Elon Musk initially said he hoped Starlink could start signing up for the U.S. hurricane season, which begins in June and ends in late November. The fork was very broad but has now stated that the first private betas will kick off in about three months (in late July) and that the public beta for everyone will be available in about six months (around the end of November). And they will do it first in high latitudes, where Spain has the “luck” to share freedom with the United States.
Closed beta in summer and then open beta at the end of the year
The private beta will probably include members of SpaceX, Tesla or their families first, as Tesla itself already does, testing among its workers the latest software news before releasing them to users. It is also possible that some media may prove it. The key is to receive constructive criticism and to improve the service for end-users.

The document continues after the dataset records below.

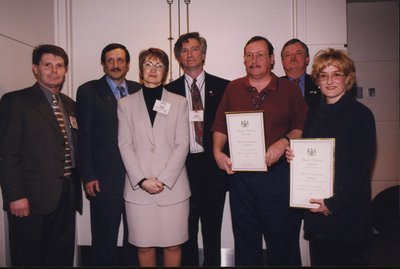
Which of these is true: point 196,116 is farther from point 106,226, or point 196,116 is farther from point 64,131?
point 106,226

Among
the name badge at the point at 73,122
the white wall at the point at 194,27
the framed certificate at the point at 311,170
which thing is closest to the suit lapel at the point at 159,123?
the name badge at the point at 73,122

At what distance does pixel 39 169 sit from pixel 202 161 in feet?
3.92

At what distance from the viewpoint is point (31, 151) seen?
2434 millimetres

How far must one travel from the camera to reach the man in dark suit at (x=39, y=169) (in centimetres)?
235

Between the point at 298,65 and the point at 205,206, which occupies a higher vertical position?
the point at 298,65

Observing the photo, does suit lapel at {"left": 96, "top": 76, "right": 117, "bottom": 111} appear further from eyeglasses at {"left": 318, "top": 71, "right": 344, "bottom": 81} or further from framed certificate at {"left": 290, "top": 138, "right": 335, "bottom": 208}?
eyeglasses at {"left": 318, "top": 71, "right": 344, "bottom": 81}

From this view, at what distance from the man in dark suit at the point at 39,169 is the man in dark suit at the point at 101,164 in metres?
0.14

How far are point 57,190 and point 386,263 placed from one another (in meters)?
3.16

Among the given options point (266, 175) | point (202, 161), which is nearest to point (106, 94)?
point (202, 161)

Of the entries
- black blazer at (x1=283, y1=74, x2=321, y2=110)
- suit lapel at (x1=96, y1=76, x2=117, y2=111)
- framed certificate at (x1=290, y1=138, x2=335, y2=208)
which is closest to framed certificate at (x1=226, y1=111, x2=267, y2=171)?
framed certificate at (x1=290, y1=138, x2=335, y2=208)

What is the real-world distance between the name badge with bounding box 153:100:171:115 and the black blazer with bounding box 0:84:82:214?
0.74m

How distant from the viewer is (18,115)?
2.39m

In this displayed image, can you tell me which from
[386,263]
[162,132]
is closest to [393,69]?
[386,263]

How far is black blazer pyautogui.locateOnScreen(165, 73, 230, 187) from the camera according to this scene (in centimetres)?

The speed of 1 Gbps was something that Elon Musk announced when they revealed Starlink, but in recent months they have said that the connections will serve to stream without problems and make normal use of the Internet. This raises doubts as to whether the speed will even reach 100 Mbps since a 30 Mbps connection is enough for what they claim. What Elon Musk did say is that the connection is stable enough to play online.
At the moment there are other unknowns, such as what will be the price of the terminal that we will put on our roof, or if they will sell their service directly to the user or will use operators in each country as intermediaries. The public beta probably has a waiting list and figures that probably won’t exceed 10,000 users. Depending on how it progresses, that beta will gradually open to more users, so the service can probably be hired in early 2021 without much difficulty if no problems arise along the way.